*** EXERCISE INPUT ***

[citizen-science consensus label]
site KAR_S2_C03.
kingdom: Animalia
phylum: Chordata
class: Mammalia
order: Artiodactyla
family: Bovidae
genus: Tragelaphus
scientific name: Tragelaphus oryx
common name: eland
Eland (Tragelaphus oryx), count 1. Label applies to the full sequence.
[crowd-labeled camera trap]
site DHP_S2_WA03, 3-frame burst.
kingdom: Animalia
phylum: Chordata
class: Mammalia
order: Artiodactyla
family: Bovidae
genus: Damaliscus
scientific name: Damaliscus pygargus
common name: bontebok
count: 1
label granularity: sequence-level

***

--- TASK DIRECTIONS ---
The entries above need to be repeated in full, exactly as written.

--- EXERCISE OUTPUT ---
[citizen-science consensus label]
site KAR_S2_C03.
kingdom: Animalia
phylum: Chordata
class: Mammalia
order: Artiodactyla
family: Bovidae
genus: Tragelaphus
scientific name: Tragelaphus oryx
common name: eland
Eland (Tragelaphus oryx), count 1. Label applies to the full sequence.
[crowd-labeled camera trap]
site DHP_S2_WA03, 3-frame burst.
kingdom: Animalia
phylum: Chordata
class: Mammalia
order: Artiodactyla
family: Bovidae
genus: Damaliscus
scientific name: Damaliscus pygargus
common name: bontebok
count: 1
label granularity: sequence-level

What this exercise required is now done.